_Required action_:
Starting at the line that contains "Part or sub-assembly is #7 in diagram" in the listing below, write out every line word for word until you have written the line that contains "Diagram may not be specific to your vehicle".

_Data supplied_:

○ ○ ○ ○ ○ ○ ○

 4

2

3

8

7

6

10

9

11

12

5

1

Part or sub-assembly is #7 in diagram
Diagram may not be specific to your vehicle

○ ○ ○ ○ ○ ○ ○

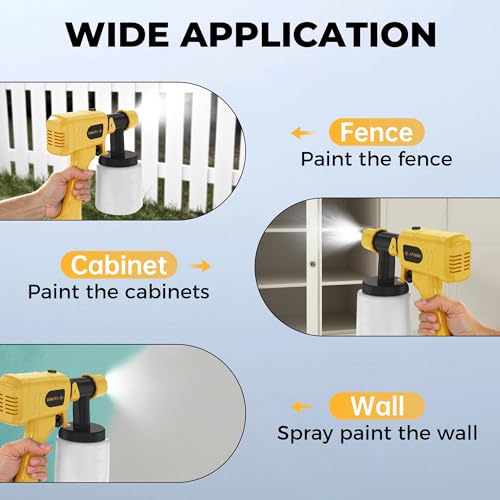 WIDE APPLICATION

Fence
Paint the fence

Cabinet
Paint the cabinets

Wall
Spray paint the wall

○ ○ ○ ○ ○ ○ ○

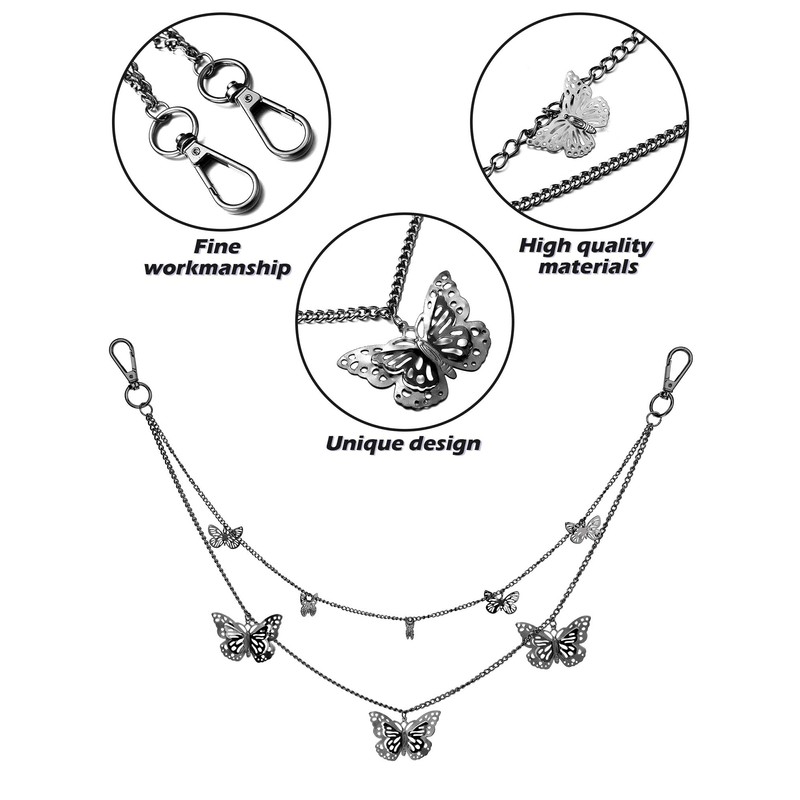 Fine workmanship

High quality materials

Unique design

○ ○ ○ ○ ○ ○ ○

_Your response_:
Part or sub-assembly is #7 in diagram
Diagram may not be specific to your vehicle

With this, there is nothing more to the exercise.